Citing Metropolitan Transportation Authority cries of poverty, opponents
        of the massive Atlantic Yards development project and mass transit advocates
        are calling on the MTA to seek top dollar for its valuable land.
        Developer Bruce Ratner would use the site — east of the junction
        of Flatbush and Atlantic avenues — to build a residential and commercial
        complex and an arena for his New Jersey Nets basketball team.
        The cash-strapped MTA is facing a $1 billion deficit by 2006 and recently
        announced that it may need to raise fares and cut back service.
        The agency holds title to 10 acres of land currently used as storage yards
        for the Long Island Rail Road, stretching between Atlantic Avenue and
        Pacific Street from Flatbush to Vanderbilt avenues. Ratner proposes to
        top the storage yards with half of his Atlantic Yards development which
        he has said could cost $2.5 billion to complete.
        At the MTA monthly board meeting in March, chairman Peter Kalikow said
        he would seek “maximum value” for the site. “I fight tenaciously
        for the rights of the MTA and the values of their properties,” Kalikow
        told reporters after that meeting. 
        But when asked if the MTA planned to put out a request for proposals on
        the site — effectively putting it on the open market — Kalikow
        said, “I don’t know.”
        Develop — Don’t Destroy Brooklyn, a community group fighting
        Ratner’s project, came out swinging this week against the MTA.
        “With the MTA threatening to raise fares and tolls, cut services
        and possibly even close stations, they owe it to straphangers and taxpayers
        to let other developers bid competitively, in order to get the best price
        possible,” said Daniel Goldstein, a spokesman for the group.
        The Straphangers Campaign, a mass transit advocacy group that has not
        taken a position on the Atlantic Yards development, says it is keeping
        a close eye on what happens with the site.
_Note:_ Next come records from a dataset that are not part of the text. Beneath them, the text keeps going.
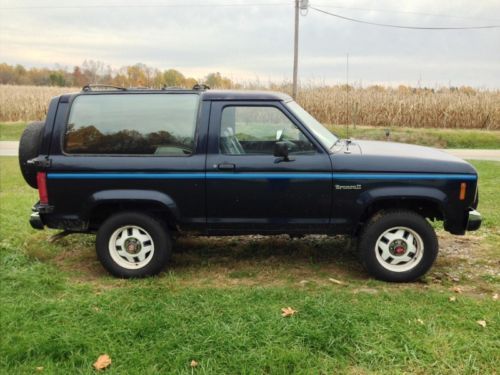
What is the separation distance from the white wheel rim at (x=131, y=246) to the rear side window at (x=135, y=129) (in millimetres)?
811

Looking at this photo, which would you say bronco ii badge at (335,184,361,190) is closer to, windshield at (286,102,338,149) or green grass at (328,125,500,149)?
windshield at (286,102,338,149)

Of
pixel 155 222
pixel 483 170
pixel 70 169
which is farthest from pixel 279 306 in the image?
pixel 483 170

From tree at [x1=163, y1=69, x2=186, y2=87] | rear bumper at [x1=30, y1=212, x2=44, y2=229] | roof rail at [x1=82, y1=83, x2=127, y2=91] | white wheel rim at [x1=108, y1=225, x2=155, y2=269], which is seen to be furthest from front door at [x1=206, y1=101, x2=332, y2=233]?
tree at [x1=163, y1=69, x2=186, y2=87]

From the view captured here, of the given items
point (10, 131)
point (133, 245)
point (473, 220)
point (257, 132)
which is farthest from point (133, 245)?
point (10, 131)

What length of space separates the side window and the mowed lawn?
1327 millimetres

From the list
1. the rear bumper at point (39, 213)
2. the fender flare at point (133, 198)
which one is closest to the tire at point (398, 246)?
the fender flare at point (133, 198)

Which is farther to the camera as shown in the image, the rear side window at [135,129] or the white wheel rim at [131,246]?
the white wheel rim at [131,246]

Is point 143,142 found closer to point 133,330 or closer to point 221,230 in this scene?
point 221,230

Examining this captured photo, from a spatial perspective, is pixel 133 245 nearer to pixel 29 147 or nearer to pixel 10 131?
pixel 29 147

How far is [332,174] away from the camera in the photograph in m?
4.61

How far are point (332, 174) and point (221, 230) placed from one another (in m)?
1.25

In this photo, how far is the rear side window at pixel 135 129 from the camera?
4754 millimetres

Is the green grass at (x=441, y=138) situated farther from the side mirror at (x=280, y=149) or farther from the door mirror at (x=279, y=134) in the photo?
the side mirror at (x=280, y=149)

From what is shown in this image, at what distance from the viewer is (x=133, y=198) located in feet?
15.4
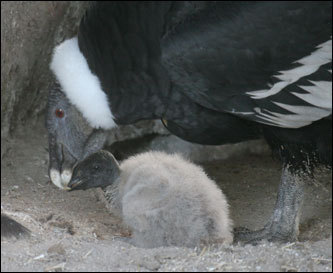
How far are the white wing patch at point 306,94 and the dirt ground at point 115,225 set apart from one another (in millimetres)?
535

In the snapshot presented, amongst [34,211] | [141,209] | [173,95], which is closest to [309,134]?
[173,95]

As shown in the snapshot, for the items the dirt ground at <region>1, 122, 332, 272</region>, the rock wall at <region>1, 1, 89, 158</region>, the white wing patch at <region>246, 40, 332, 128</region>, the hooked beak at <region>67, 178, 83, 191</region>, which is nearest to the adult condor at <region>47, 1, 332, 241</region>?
the white wing patch at <region>246, 40, 332, 128</region>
        “The MTA has no money. It’s in a huge deficit and it’s
        not the time to start giving away its assets. They should at least get
        fair market value,” said Michael Hernandez, a field organizer for
        the Straphangers Campaign.
        In a letter dated June 14 to Westchester Assemblyman Richard Brodsky,
        chairman of the public authority committee, Kalikow agreed to “retain
        the services of qualified appraisers.”
        That appraisal is still being completed, according to Tom Kelly, a spokesman
        for the MTA.
        “We will carefully scrutinize the MTA’s decision on how to proceed
        with this,” said Kelly MacMillan, a spokeswoman for Brodsky. “We’ve
        made it clear what we’d like to see done here and we expect that
        their interests and our interests should be the same because none of us
        want to see the MTA suffer financially for outside interest development
        deals.”
        To build his sweeping 21-acre project that would include four commercial
        skyscrapers, 13 residential towers and a 19,000-seat basketball arena,
        Ratner plans to either buyout or ask the state to condemn two square blocks
        of private land, in addition to his acquisition of the MTA property.